*Supplied records:*
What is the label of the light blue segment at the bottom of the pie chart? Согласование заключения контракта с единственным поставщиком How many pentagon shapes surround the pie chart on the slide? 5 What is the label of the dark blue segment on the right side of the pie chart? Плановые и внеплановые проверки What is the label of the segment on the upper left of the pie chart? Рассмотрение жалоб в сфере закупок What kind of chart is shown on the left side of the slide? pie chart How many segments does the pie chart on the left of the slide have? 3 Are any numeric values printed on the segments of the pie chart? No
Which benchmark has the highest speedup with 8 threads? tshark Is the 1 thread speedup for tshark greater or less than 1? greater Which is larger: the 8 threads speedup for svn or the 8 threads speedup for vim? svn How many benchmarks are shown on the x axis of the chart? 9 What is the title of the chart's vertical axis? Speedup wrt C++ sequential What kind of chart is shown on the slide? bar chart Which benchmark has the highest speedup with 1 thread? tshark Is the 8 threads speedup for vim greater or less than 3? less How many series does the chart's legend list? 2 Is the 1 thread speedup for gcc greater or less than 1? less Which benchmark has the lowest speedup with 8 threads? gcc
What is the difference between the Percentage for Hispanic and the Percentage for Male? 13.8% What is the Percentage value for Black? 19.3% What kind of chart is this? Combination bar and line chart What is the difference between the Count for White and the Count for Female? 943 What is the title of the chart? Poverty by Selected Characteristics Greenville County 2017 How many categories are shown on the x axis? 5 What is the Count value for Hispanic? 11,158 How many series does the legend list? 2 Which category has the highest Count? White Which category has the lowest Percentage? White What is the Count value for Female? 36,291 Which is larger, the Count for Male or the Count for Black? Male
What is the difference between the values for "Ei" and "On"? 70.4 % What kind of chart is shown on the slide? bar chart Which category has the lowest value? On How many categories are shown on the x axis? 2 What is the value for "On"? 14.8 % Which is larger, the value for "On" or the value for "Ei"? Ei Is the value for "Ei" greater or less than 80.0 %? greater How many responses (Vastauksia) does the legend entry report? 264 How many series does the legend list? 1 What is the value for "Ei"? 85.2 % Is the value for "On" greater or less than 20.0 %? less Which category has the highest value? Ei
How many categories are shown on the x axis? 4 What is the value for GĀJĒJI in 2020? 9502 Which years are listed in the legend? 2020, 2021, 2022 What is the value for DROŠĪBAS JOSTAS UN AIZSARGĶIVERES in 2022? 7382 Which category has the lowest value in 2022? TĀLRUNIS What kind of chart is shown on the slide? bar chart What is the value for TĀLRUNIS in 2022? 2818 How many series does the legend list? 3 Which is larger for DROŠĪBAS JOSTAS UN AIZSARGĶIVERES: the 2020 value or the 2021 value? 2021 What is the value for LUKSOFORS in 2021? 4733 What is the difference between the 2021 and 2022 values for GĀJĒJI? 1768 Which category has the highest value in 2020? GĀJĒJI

*Problem to solve:*
Copy the listing verbatim, from its first line through the line containing "What is the difference between the Percentage", both lines included.

*Response:*
What is the label of the light blue segment at the bottom of the pie chart? Согласование заключения контракта с единственным поставщиком How many pentagon shapes surround the pie chart on the slide? 5 What is the label of the dark blue segment on the right side of the pie chart? Плановые и внеплановые проверки What is the label of the segment on the upper left of the pie chart? Рассмотрение жалоб в сфере закупок What kind of chart is shown on the left side of the slide? pie chart How many segments does the pie chart on the left of the slide have? 3 Are any numeric values printed on the segments of the pie chart? No
Which benchmark has the highest speedup with 8 threads? tshark Is the 1 thread speedup for tshark greater or less than 1? greater Which is larger: the 8 threads speedup for svn or the 8 threads speedup for vim? svn How many benchmarks are shown on the x axis of the chart? 9 What is the title of the chart's vertical axis? Speedup wrt C++ sequential What kind of chart is shown on the slide? bar chart Which benchmark has the highest speedup with 1 thread? tshark Is the 8 threads speedup for vim greater or less than 3? less How many series does the chart's legend list? 2 Is the 1 thread speedup for gcc greater or less than 1? less Which benchmark has the lowest speedup with 8 threads? gcc
What is the difference between the Percentage for Hispanic and the Percentage for Male? 13.8% What is the Percentage value for Black? 19.3% What kind of chart is this? Combination bar and line chart What is the difference between the Count for White and the Count for Female? 943 What is the title of the chart? Poverty by Selected Characteristics Greenville County 2017 How many categories are shown on the x axis? 5 What is the Count value for Hispanic? 11,158 How many series does the legend list? 2 Which category has the highest Count? White Which category has the lowest Percentage? White What is the Count value for Female? 36,291 Which is larger, the Count for Male or the Count for Black? Male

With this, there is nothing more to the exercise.